Diese neue Einspielung von Bellinis "I Capuleti e i Montecchi" gibt sich bereits aufgrund ihrer optischen Aufmachung als gemachte Sensation zu erkennen. Anna Netrebko und Elina Garanca, model-artig in Szene gesetzt; man hat den Eindruck, die Marketing-Abteilung der DG sei davon ausgegangen, dass der Begriff "Belcanto" unbedingt etwas mit gutem Aussehen zu tun haben müsse. Nun, musiziert und gesungen wird auf dieser Aufnahme allerdings auch, und hier darf man sich in Hinblick auf eine Bewertung nicht von der schönen Verpackung täuschen lassen.

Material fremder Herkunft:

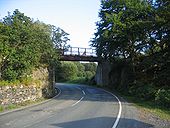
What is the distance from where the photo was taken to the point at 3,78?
27.0 m

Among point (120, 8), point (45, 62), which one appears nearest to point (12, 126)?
Result: point (45, 62)

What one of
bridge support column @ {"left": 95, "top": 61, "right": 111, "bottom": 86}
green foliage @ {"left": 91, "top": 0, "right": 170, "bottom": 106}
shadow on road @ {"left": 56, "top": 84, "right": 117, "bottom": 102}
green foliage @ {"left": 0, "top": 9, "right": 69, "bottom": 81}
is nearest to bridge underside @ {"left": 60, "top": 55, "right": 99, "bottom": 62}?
bridge support column @ {"left": 95, "top": 61, "right": 111, "bottom": 86}

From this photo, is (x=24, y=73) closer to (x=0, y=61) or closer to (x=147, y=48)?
(x=0, y=61)

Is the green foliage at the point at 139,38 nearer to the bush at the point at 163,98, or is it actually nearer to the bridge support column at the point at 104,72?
the bush at the point at 163,98

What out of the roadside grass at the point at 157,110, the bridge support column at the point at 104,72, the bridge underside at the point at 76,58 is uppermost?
the bridge underside at the point at 76,58

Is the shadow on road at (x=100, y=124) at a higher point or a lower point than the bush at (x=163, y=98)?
lower

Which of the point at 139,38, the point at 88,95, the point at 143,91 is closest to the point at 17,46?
the point at 88,95

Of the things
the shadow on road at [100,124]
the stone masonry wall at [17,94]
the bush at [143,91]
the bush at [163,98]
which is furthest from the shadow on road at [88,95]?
the shadow on road at [100,124]

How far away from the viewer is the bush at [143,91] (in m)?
30.9

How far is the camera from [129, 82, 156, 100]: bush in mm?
30894

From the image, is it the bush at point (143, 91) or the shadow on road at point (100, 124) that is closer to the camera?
the shadow on road at point (100, 124)

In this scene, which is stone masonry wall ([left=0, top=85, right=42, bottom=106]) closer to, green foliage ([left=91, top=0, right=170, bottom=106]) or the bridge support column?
green foliage ([left=91, top=0, right=170, bottom=106])

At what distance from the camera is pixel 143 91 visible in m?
33.0

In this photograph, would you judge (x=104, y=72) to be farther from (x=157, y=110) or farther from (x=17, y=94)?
(x=157, y=110)
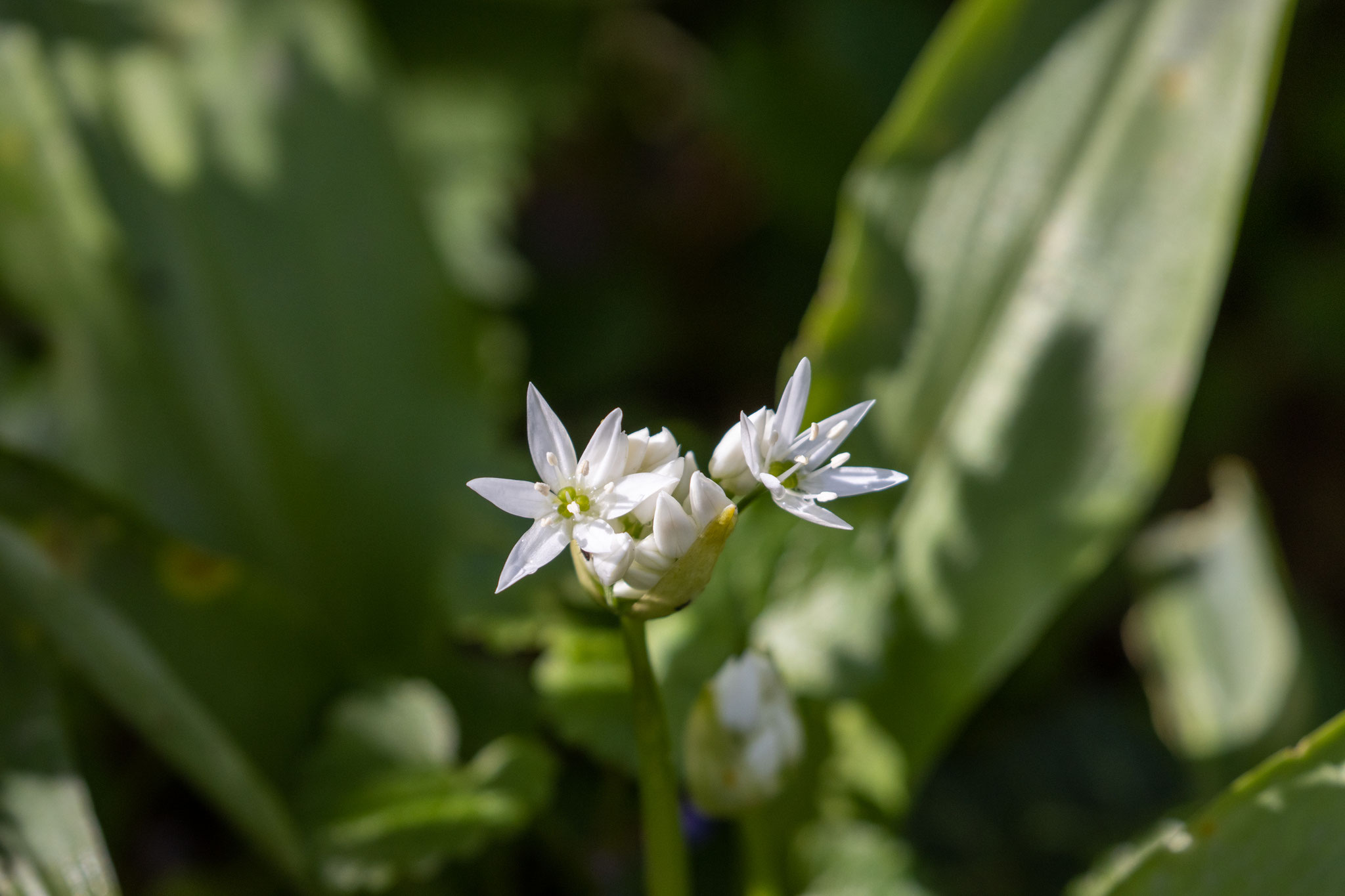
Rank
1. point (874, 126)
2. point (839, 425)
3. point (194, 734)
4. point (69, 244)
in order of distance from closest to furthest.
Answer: point (839, 425) → point (194, 734) → point (69, 244) → point (874, 126)

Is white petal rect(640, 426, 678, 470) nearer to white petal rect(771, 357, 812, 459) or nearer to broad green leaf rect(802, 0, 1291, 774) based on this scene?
white petal rect(771, 357, 812, 459)

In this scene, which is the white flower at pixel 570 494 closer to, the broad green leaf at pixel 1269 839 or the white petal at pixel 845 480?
the white petal at pixel 845 480

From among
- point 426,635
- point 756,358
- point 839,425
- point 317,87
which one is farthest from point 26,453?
point 756,358

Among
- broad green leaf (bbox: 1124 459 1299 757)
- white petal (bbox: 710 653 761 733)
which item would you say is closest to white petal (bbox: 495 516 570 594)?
white petal (bbox: 710 653 761 733)

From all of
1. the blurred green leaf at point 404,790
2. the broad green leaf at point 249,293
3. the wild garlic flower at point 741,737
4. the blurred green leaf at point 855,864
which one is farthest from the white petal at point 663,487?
the broad green leaf at point 249,293

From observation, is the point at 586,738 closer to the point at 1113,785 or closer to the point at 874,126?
the point at 1113,785

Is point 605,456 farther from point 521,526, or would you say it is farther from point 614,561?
point 521,526
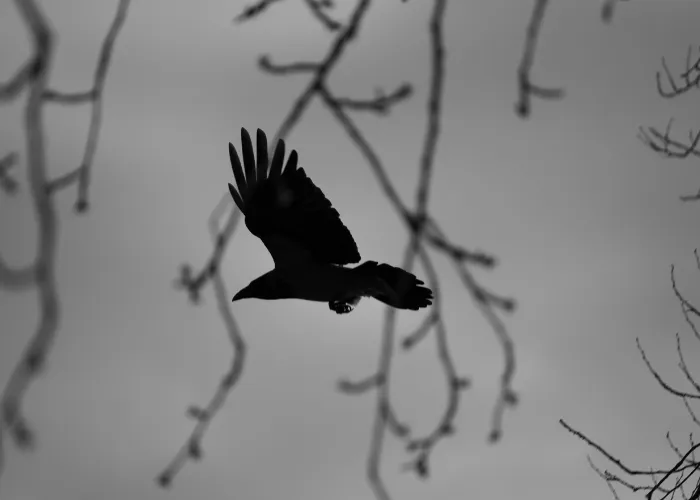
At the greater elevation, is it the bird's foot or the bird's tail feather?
the bird's tail feather

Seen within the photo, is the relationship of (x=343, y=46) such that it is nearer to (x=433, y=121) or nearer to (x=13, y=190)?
(x=433, y=121)

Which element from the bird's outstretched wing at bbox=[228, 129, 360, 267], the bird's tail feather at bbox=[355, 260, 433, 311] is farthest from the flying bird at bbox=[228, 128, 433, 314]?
the bird's tail feather at bbox=[355, 260, 433, 311]

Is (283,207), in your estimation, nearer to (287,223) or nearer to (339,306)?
(287,223)

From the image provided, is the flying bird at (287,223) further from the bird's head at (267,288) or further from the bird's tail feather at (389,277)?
the bird's tail feather at (389,277)

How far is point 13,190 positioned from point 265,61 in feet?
5.07

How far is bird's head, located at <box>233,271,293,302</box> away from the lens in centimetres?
605

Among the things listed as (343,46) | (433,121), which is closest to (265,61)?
(343,46)

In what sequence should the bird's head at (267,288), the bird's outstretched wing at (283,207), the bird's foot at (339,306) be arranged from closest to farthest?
the bird's foot at (339,306) < the bird's head at (267,288) < the bird's outstretched wing at (283,207)

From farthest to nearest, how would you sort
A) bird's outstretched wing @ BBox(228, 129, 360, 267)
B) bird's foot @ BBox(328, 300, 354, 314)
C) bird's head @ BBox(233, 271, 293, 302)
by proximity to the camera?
bird's outstretched wing @ BBox(228, 129, 360, 267)
bird's head @ BBox(233, 271, 293, 302)
bird's foot @ BBox(328, 300, 354, 314)

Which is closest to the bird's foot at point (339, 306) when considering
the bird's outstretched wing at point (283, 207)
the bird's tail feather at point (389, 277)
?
the bird's tail feather at point (389, 277)

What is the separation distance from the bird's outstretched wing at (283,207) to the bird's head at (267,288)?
194 millimetres

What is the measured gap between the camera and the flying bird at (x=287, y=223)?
20.2 feet

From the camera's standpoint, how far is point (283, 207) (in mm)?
6367

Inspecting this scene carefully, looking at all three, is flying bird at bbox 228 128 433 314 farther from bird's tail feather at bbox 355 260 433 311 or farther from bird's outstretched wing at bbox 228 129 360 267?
bird's tail feather at bbox 355 260 433 311
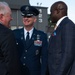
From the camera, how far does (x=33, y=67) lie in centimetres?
426

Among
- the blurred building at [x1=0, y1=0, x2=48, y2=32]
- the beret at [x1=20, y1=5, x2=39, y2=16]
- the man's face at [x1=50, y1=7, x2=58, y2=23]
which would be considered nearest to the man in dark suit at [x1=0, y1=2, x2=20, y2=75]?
the man's face at [x1=50, y1=7, x2=58, y2=23]

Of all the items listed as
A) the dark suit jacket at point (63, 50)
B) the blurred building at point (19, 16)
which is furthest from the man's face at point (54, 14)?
the blurred building at point (19, 16)

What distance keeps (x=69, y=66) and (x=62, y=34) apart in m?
0.39

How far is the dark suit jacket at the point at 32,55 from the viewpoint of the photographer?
14.0 feet

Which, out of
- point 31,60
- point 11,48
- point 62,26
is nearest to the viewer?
point 11,48

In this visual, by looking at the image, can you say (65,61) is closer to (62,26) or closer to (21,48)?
(62,26)

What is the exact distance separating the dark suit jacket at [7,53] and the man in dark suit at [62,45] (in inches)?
19.8

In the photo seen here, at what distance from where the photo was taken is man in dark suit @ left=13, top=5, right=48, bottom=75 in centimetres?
426

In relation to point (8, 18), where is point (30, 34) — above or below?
below

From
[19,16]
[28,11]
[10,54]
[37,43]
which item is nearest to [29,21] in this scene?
[28,11]

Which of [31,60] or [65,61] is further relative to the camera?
[31,60]

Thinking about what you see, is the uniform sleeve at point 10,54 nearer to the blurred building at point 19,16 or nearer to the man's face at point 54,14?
the man's face at point 54,14

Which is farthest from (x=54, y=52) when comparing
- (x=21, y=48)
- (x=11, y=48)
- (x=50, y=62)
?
(x=21, y=48)

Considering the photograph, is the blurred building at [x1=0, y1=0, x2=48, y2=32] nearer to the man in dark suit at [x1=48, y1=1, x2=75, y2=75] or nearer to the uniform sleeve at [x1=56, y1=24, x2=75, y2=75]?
the man in dark suit at [x1=48, y1=1, x2=75, y2=75]
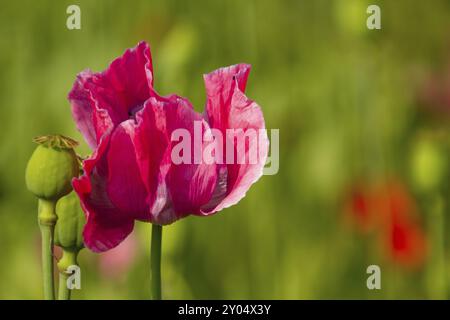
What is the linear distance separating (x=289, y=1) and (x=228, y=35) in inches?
3.9

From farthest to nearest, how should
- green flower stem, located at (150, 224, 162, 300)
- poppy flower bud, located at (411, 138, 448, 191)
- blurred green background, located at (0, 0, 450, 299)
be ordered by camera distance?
blurred green background, located at (0, 0, 450, 299), poppy flower bud, located at (411, 138, 448, 191), green flower stem, located at (150, 224, 162, 300)

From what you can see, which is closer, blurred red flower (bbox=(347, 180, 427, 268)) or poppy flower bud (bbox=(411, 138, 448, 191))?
poppy flower bud (bbox=(411, 138, 448, 191))

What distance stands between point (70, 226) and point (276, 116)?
534 millimetres

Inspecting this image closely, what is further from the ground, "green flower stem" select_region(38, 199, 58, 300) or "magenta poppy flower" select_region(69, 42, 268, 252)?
"magenta poppy flower" select_region(69, 42, 268, 252)

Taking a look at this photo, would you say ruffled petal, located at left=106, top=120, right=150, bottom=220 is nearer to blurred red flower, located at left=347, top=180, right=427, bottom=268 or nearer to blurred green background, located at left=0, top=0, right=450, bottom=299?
blurred green background, located at left=0, top=0, right=450, bottom=299

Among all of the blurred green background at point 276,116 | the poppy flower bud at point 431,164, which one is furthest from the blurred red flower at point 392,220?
the poppy flower bud at point 431,164

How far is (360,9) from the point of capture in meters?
0.88

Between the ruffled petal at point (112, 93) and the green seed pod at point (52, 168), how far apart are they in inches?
0.7

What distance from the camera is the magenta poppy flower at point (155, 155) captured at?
0.47 metres

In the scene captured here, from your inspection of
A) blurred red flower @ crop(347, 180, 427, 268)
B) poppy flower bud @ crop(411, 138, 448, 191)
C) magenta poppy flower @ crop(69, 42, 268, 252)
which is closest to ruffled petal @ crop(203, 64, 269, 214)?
magenta poppy flower @ crop(69, 42, 268, 252)

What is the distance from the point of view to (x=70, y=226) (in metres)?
0.49

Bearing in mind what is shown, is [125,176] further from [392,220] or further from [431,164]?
[392,220]

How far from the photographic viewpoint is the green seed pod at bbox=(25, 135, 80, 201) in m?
0.47
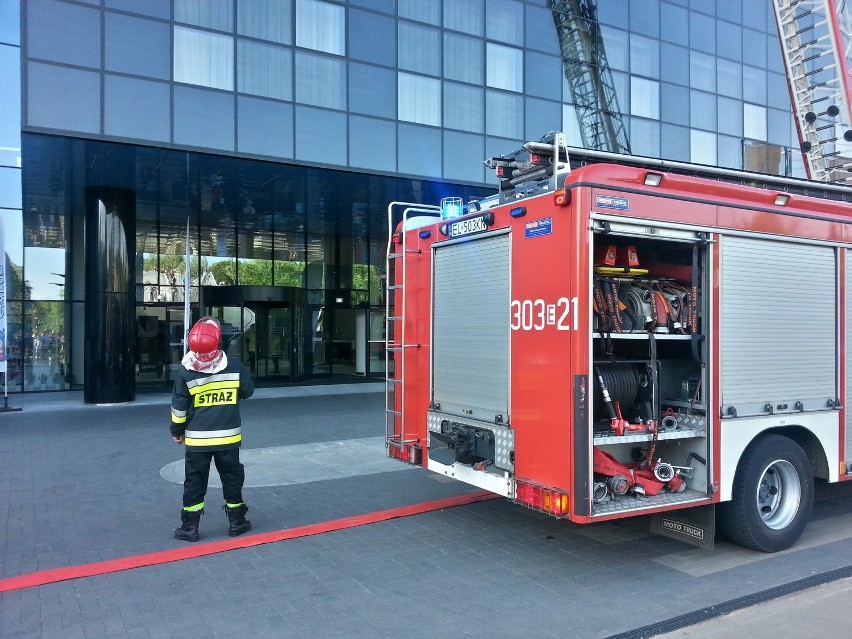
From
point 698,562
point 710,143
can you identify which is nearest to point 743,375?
point 698,562

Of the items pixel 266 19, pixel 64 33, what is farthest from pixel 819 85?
pixel 64 33

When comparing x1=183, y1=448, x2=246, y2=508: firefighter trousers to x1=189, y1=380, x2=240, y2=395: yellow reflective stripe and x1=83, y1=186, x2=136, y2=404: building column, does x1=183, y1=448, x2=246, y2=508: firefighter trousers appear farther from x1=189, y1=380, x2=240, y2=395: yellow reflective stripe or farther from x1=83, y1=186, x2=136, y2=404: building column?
x1=83, y1=186, x2=136, y2=404: building column

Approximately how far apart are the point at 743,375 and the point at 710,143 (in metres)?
17.4

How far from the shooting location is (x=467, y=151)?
54.0 ft

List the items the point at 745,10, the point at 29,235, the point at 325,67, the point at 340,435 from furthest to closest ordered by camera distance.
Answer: the point at 745,10 → the point at 29,235 → the point at 325,67 → the point at 340,435

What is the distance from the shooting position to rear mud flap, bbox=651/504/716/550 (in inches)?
209

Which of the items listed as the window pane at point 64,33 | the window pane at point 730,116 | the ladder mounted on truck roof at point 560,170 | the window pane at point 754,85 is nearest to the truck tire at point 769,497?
the ladder mounted on truck roof at point 560,170

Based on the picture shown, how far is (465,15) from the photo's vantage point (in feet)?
54.7

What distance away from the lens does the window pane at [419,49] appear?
51.6 feet

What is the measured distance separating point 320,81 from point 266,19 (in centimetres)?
164

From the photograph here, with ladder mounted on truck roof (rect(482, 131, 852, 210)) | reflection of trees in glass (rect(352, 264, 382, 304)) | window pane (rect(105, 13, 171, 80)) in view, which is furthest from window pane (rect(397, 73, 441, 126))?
ladder mounted on truck roof (rect(482, 131, 852, 210))

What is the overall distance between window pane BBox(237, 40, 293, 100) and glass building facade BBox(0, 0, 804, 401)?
43 millimetres

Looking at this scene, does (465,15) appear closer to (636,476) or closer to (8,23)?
(8,23)

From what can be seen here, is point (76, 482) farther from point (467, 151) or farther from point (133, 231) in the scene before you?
point (467, 151)
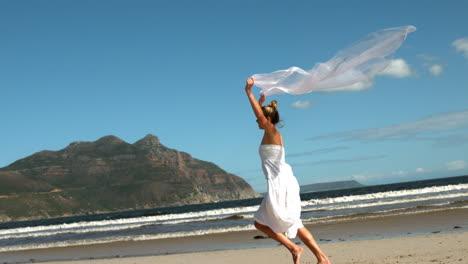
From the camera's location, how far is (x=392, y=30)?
6234 millimetres

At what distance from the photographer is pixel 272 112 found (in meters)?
5.77

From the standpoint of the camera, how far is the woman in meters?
5.73

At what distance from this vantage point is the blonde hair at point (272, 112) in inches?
227

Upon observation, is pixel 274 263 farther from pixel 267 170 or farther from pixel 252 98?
pixel 252 98

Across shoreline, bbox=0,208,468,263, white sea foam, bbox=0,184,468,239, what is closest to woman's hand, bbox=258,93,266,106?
shoreline, bbox=0,208,468,263

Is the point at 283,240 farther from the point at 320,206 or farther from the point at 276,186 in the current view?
the point at 320,206

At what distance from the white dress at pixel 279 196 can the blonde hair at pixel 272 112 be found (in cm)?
32

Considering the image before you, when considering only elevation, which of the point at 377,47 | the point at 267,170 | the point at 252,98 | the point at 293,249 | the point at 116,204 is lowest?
the point at 116,204

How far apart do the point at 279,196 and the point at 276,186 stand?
13 centimetres

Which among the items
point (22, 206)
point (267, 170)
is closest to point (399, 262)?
point (267, 170)

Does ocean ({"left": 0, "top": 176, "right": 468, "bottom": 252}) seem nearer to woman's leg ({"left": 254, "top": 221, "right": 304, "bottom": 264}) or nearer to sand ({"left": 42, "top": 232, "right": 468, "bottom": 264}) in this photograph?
sand ({"left": 42, "top": 232, "right": 468, "bottom": 264})

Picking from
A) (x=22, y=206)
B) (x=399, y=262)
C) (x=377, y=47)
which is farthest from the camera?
(x=22, y=206)

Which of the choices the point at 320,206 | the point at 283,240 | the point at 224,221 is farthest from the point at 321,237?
the point at 320,206

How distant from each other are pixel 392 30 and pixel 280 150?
86.2 inches
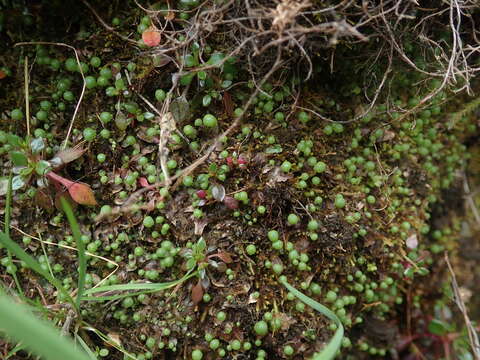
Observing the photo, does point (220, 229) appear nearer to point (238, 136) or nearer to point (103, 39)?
point (238, 136)

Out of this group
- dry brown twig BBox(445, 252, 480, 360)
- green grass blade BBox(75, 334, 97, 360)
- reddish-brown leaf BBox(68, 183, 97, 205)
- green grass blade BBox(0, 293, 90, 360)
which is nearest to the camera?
green grass blade BBox(0, 293, 90, 360)

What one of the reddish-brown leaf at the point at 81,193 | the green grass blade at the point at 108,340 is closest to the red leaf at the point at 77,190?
the reddish-brown leaf at the point at 81,193

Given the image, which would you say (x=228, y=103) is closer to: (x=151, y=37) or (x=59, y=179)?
(x=151, y=37)

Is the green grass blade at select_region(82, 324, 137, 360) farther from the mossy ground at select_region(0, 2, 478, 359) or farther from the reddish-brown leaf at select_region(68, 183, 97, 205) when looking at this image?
the reddish-brown leaf at select_region(68, 183, 97, 205)

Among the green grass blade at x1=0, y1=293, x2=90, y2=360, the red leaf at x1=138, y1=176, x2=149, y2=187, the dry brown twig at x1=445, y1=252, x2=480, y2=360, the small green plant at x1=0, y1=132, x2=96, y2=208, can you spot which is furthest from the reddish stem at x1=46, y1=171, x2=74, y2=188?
the dry brown twig at x1=445, y1=252, x2=480, y2=360

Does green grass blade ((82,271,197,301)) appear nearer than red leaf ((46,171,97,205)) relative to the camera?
Yes

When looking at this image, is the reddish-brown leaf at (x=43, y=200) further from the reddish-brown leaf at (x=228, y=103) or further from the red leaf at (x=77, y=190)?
the reddish-brown leaf at (x=228, y=103)
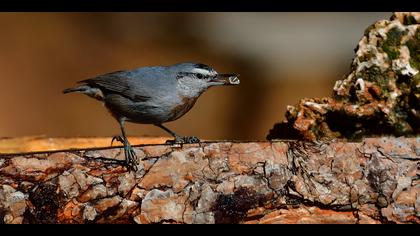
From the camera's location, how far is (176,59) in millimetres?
7586

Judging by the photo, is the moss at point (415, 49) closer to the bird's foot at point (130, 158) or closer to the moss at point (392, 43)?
the moss at point (392, 43)

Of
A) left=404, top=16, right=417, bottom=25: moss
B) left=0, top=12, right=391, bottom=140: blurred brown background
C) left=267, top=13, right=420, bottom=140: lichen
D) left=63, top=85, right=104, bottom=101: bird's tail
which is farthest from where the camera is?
left=0, top=12, right=391, bottom=140: blurred brown background

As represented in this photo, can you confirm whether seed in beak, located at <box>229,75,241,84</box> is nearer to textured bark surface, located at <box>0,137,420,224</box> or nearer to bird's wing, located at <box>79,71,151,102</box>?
bird's wing, located at <box>79,71,151,102</box>

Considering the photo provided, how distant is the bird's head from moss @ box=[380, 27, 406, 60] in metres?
0.84

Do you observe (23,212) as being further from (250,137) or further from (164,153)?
(250,137)

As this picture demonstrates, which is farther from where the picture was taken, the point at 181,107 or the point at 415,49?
the point at 181,107

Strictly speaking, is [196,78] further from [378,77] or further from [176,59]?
[176,59]

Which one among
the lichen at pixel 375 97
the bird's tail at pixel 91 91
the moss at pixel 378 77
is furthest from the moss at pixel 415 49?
the bird's tail at pixel 91 91

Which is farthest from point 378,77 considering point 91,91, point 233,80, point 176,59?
point 176,59

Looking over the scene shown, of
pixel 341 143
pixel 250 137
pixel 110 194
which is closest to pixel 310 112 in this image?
pixel 341 143

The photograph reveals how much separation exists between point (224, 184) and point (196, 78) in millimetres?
926

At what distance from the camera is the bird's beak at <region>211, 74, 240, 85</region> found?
3761mm

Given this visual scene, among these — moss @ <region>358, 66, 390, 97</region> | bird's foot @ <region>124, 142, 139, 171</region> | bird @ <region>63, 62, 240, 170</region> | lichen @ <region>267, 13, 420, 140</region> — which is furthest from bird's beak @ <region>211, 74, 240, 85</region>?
bird's foot @ <region>124, 142, 139, 171</region>
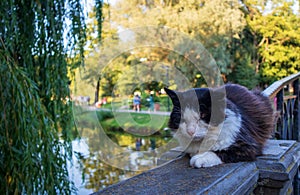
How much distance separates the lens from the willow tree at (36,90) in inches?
55.7

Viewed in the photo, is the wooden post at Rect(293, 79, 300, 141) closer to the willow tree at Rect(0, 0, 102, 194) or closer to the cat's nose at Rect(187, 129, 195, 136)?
the cat's nose at Rect(187, 129, 195, 136)

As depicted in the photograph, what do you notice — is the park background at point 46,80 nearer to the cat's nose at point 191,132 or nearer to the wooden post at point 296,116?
the cat's nose at point 191,132

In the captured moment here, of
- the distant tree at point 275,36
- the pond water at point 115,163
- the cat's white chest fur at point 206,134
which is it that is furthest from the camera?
the distant tree at point 275,36

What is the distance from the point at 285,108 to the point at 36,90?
1.91 meters

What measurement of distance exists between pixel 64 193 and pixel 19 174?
0.62 m

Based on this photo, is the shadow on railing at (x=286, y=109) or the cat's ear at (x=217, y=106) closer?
the cat's ear at (x=217, y=106)

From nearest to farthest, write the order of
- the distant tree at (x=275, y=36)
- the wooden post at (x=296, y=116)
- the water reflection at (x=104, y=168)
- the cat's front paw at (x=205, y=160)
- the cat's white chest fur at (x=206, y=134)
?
the cat's front paw at (x=205, y=160)
the cat's white chest fur at (x=206, y=134)
the wooden post at (x=296, y=116)
the water reflection at (x=104, y=168)
the distant tree at (x=275, y=36)

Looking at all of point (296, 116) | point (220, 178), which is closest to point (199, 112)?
point (220, 178)

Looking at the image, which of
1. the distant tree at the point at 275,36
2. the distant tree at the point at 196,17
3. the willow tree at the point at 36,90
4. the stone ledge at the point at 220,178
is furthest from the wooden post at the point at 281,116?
the distant tree at the point at 275,36

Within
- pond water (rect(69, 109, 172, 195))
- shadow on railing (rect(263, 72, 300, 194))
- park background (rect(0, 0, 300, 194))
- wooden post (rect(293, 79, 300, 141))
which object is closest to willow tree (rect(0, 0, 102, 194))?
park background (rect(0, 0, 300, 194))

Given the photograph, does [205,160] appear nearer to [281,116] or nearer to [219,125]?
[219,125]

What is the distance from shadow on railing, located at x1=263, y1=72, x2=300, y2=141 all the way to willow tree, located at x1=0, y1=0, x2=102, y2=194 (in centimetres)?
146

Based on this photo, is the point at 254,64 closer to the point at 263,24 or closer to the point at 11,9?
the point at 263,24

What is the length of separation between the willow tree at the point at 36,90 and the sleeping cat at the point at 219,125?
782 millimetres
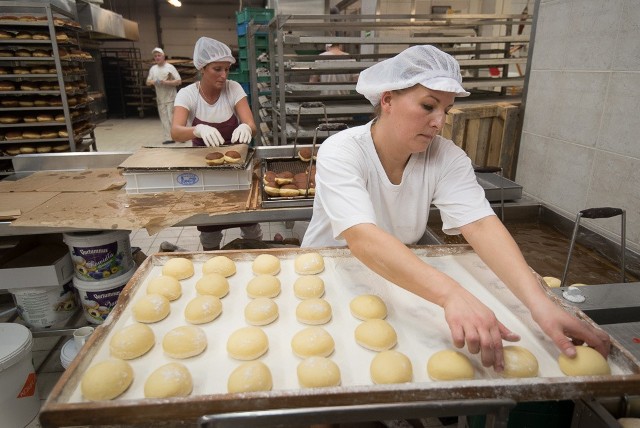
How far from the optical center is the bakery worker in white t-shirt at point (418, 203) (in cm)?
100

Die beiden Heroinen geizen nicht mit stimmlichem Wohlklang, wobei festzuhalten ist, dass Garanca den Romeo alles in allem überzeugender darzustellen vermag als die schon merklich stimmschwere Netrebko ihre Giulietta. Garancas Mezzo ist klangvoll, voluminös und makellos; der Ausdruck kommt dabei allerdings in allen Passagen zu kurz (man vergleiche etwa die Aria di sortita "Se Romeo t'uccise un figlio" mit den von Vesselina Kasarova oder Janet Baker eingespielten Aufnahmen; gleiches gilt in noch größerem Maße für die Kavatine "Deh! tu, bell'anima" im zweiten Akt). Garancas Romeo ist vokal und technisch ausgezeichnet, berührt aber kaum. Bellinis elegische Legatobögen werden zwar mit Klang, aber nicht mit Tränen erfüllt.
Ähnliches ist in Bezug auf Netrebkos Darstellung der Giulietta zu konstatieren: Sogar Beverly Sills klang in dieser Rolle mädchenhafter, zarter als die russische Star-Sopranistin. Leider fällt Netrebko im Vergleich mit Garanca auch technisch ab; ihre Koloraturen sind nicht immer sauber, in den pastosen lyrischen Passagen kann sie stimmlich nur wenig Spannung erzeugen. In den Duetten der beiden Damen treten die angeführten Defizite weitestgehend zurück; das Finale gelingt dann schließlich doch einigermaßen berührend.
Als Tebaldo kann der Tenor Joseph Calleja durchaus punkten und setzt seine angenehm timbrierte Stimme klug ein. Auch er zeigt jedoch Schwächen in der Phrasierung und den Verzierungen seiner Auftrittsarie; deutlich näher am epochengetreuen Stil ist Ramon Vargas in der Aufnahme mit Mei und Kasarova, die dieser Neueinspielung in Hinblick auf die Leistung der Sänger über weite Strecken überlegen ist.
Der große Pluspunkt der Aufnahme liegt mit Sicherheit im Dirigat von Fabio Luisi, der die Wiener Symphoniker prachtvoll aufspielen läßt. Luisi arbeitet die Farben der Partitur wunderbar heraus, setzt auf feine Nuancen und differenziert klug in der Wahl der Tempi. Das Orchester bildet dafür einen idealen Klangkörper. Neben der exemplarischen Aufnahme von Giuseppe Patanè hat Luisi damit eine hörenswerte Interpretation dieser melodisch wundervollen Oper vorgelegt, aufgrund derer im Gesamten - trotz der nicht unbedingt überzeugenden sängerischen Leistungen - doch vier Sterne zu vergeben sind.